Published: Nov 1, 2016 by

Real-time 3D Scene Layout from Images

In this project, we study the problem of understanding the 3D scene layout from images and combine it with traditional simultaneous localization and mapping (SLAM) to improve robot navigation ability in some challenging environments especially low-texture areas.

One Image

Reference: Yang, S., Maturana, D. and Scherer, S., Real-time 3D Scene Layout from a Single Image Using Convolutional Neural Networks., International Conference on Robotics and automation (ICRA), 2016 [Paper][Bib]

Contacts: Shichao Yang {shichaoy@andrew.cmu.edu}

Abstract: We consider the problem of understanding the 3D layout of indoor corridor scenes from a single image in real time. Identifying obstacles such as walls is essential for robot navigation, but also challenging due to the diversity in structure, appearance and illumination of real-world corridor scenes. Many current single-image methods make Manhattan-world assumptions, and break down in environments that do not meet this mold. They also may require complicated hand-designed features for image segmentation or clear boundaries to form certain building models. In addition, most cannot run in real time. In this paper, we propose to combine machine learning with geometric modelling to build a simplified 3D model from a single image. We first employ a supervised Convolutional Neural Network (CNN) to provide a dense, but coarse, geometric class labelling of the scene. We then refine this labelling with a fully connected Conditional Random Field (CRF). Finally, we fit line segments along wall-ground boundaries and pop up a 3D model using geometric constraints. We assemble a dataset of 967 labelled corridor images. Our experiments on this dataset and another publicly available dataset show our method outperforms other single image scene understanding methods in pixelwise accuracy while labelling images at over 15Hz.

Dataset

We assemble an image dataset (967 images) for corridor environments. All the images are annotated as ground or wall using polygons. More details and downloads could be found at https://theairlab.org/cmu-corridor-dataset/.

Multiple Images

Reference: Yang, S., Song, Y., Kaess, M., & Scherer, S. Pop-up SLAM: a Semantic Monocular Plane SLAM for Low-texture Environments. International Conference on Intelligent Robots and Systems (IROS), 2016 [Paper][Bib]

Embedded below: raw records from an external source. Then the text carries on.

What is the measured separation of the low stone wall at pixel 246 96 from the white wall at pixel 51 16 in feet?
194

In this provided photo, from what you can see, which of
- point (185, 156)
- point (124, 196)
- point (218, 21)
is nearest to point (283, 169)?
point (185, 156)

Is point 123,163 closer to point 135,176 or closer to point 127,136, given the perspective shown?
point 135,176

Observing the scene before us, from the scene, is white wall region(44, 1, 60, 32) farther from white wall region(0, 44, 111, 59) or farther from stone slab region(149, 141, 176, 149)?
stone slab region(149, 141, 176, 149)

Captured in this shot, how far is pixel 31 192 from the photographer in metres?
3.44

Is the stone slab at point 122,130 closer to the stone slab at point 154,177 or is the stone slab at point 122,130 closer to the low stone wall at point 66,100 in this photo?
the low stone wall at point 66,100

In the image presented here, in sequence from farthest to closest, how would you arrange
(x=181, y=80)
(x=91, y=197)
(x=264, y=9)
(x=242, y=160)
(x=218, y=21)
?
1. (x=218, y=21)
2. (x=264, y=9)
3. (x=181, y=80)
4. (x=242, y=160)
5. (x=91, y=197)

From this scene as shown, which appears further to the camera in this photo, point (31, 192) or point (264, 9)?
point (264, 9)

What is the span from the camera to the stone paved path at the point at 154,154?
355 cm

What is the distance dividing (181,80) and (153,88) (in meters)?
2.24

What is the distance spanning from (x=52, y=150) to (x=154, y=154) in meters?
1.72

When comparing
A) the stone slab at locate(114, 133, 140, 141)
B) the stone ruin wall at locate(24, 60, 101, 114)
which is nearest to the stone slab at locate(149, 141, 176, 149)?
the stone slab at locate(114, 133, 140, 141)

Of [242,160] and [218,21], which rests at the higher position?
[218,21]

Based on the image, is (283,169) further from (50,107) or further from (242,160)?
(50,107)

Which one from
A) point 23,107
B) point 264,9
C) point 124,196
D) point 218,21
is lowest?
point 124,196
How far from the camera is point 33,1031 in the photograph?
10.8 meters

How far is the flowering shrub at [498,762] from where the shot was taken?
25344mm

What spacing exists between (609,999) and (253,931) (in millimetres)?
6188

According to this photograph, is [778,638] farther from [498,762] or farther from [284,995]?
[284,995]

Abstract: Existing simultaneous localization and mapping (SLAM) algorithms are not robust in challenging low-texture environments because there are only few salient features. The resulting sparse or semi-dense map also conveys little information for motion planning. Though some work utilize plane or scene layout for dense map regularization, they require decent state estimation from other sources. In this paper, we propose real-time monocular plane SLAM to demonstrate that scene understanding could improve both state estimation and dense mapping especially in low-texture environments. The plane measurements come from a pop-up 3D plane model applied to each single image. We also combine planes with point based SLAM to improve robustness. On a public TUM dataset, our algorithm generates a dense semantic 3D model with pixel depth error of 6.2 cm while existing SLAM algorithms fail. On a 60 m long dataset with loops, our method creates a much better 3D model with state estimation error of 0.67%.